Within about an hour of additional rounds of QA and back-and-forth with Claude, I had the zoom feature working to a point where I was happy enough to be able to ship it to the App Store.
Insights from that last hour of work:
- Human attention to detail still matters. I was having Claude fix such minor/nuanced behaviors that I noticed as: After zooming one (small) increment via the mouse wheel, it was not possible to get back to the "default" (100%) zoom level, or to the minimum or maximum zoom levels, via the keyboard (large increments) -- because Claude had implemented keyboard zoom to just add/subtract 0.1 from the zoom factor, rather than having the zoom factor "snap" to the nearest multiple of 0.1.
- AI does not produce perfect results. The build I ended up shipping still had a minor bug where sometimes, after zooming in or doing a "restore to 100% zoom", the image would be vertically scrolled down slightly (instead of the image being "anchored" to the top-left corner). Despite a couple of attempted rounds of having Claude try to fix this, Claude was unable to do so. I decided that it wasn't (for now) worth my time to manually track this bug down in the Claude-authored code -- which I don't have a deep understanding of, because I didn't write it! -- and fix it.
Take me back home, yeah
Ultimately, the day was a success! I was able to ship a new feature for TimeSnapper; and I got in some valuable early reps in using AI tooling to write code.

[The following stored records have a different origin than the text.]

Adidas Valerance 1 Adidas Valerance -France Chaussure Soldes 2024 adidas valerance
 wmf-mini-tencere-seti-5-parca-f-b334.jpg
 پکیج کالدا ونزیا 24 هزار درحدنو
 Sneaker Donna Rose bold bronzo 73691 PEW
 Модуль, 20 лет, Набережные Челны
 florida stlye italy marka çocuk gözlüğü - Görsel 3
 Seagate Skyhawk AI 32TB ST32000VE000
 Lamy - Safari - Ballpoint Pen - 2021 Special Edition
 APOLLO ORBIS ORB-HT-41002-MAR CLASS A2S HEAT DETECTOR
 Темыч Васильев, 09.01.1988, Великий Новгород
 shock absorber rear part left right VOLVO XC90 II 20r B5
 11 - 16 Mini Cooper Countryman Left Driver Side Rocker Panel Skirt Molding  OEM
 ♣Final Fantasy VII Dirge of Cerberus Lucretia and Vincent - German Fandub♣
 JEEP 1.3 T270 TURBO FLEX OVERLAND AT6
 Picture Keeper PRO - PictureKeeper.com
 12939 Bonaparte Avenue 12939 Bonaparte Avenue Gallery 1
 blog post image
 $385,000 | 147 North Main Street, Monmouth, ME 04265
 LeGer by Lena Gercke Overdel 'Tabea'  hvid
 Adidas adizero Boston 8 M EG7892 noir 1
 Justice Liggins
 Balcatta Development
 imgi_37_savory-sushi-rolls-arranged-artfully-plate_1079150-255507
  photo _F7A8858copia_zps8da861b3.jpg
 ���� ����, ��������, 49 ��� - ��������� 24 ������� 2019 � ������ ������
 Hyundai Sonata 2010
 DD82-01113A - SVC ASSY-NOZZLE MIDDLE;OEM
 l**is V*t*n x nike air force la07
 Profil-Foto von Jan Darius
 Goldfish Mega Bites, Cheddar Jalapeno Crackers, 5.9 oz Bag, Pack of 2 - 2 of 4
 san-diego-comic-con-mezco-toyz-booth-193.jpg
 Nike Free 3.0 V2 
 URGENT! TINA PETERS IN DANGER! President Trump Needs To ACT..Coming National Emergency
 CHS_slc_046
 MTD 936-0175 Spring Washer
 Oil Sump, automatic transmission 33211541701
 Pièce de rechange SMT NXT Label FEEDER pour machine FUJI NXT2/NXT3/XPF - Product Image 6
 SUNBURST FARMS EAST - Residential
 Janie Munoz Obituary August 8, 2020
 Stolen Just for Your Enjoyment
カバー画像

Wrapping up: A few big obvious caveats apply to this entire post!
- As stated up front, today was the first day where I was able to devote an entire day to playing with AI-driven development. Ask me again how things are going after I've had more chances to do this in a few weeks; or at this time next year. Not to mention the fact that the available tools themselves are undergoing such rapid changes.
- This project was building on a standalone Objective-C Mac desktop app, with changes focused around new GUI behaviors. Would things have gone differently (better; worse) in some ways if I were instead working on an app with, say, a Python back-end, a React front-end, B2B API integrations, and changes focused around CRUD forms? I bet they would have!
Finally: For what it's worth, this post (as with all posts on this blog) is 100% human-authored, by me. (Although there's currently little stopping this same claim from being made on prose that is AI-generated! Interesting times!)